There have been more studies lately about the possibility that a complicated nervous system uses quantum tunneling to perform some of its everyday functions. There is some evidence that the olfactory system uses quantum tunneling vastly increase its sensitivity in differencing similar molecules. I find this fascinating. What if this is just the tip of the iceberg? What if the brain uses quantum processes in many more ways? What if as one researcher said “. It’s quantum all the way down”! Instead of just a collection of chemical processes life then becomes much deeper phenomenon. Even primitive nervous system could be “wired into” a quantum substrate. It would be ironic if we find that intelligence is even more involved in the quantum world. AI might just be much further away than previously thought. If our brains are actually very sophisticated quantum computers then perhaps an earthworm has more computing power than the brightest computers now. If we are quantum creatures then the door is wide open for speculations not only in science but also in philosophy, religion, morality, and ethics. After all if we are intimately meshed with the quantum world then we open up a whole new existence. It is going to be so fun!

locumranch said...

Simulating the average human intellect is well within our current technical capabilities.

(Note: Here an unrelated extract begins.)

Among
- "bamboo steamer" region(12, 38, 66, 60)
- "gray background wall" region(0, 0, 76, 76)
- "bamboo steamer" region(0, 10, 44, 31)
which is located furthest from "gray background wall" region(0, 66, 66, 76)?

First, we start with a factory standard Mac or IBM-compatible laptop and jury-rig some sort of automatic sensory apparatus so it can accumulate data independently;

Second, we direct it to exhibit an overwhelming sense of self-importance, self-interest & selfishness so it will make personal survival its #1 priority;

Third, we program it with any number of arbitrary belief systems along the lines of racism, classism, social entitlement, quantum mechanics, economic theory, predestination, universal paternalism & immateriality;

Fourth, we instruct it to ignore and/or reject any sensory data that contradicts its pre-programmed arbitrary belief systems, leaving us with a rationalizing machine capable of self-deception; and

Abracadabra !! We have simulated the human intellectual capacity of the average GOP conservative.

Not so optimistic, btw, as to our ability to create an AI of above human intellectual capacity. Also suspicious that we would be unable to recognize such a super-human intellect even if we succeeded in creating one.

Best.

Alfred Differ said...

I'm not sure why we would bother ditching the work of simulating the parts of the brain that manage motor functions. I suspect those will be easier to grasp than the more complex features. We won't have to ditch them if the goal is simplificaton of a tough problem because we will already understand them.

I also don't see what there is to worry about when it comes to calculations done inside a neuron. If that turns out to be the case, the simulations that don't correctly model it will fail to immitate us. When that day arrives, we diversify our exploration paths and try again. It might take longer than expected if we have to model more detail, but that changes the estimated arrive of the 'future' by one or more Moore periods. It doesn't eliminate that possible future.

Acacia H. said...

Just as an aside, here's a fascinating video interview of the President of Iceland, who suggests that the reason the Eurozone is doing poorly is they keep bailing out their banks. And I have to say, there may be some merit to that... and I wonder how much better the U.S. economy would be if we'd just let the Too Big to Fail banks... fail. And then paid off the maximum for each account according to the federal insurance on the accounts.

Rob H.

David Brin said...

I love Iceland. The men left their fishing boats to launch banks, leveraged to Andromeda and called themselves geniuses... then collapse... and the women stepped in and took over everything and sent the men back to sea!

Paul451 said...

Rob H,
Or nationalised them while they are cheap.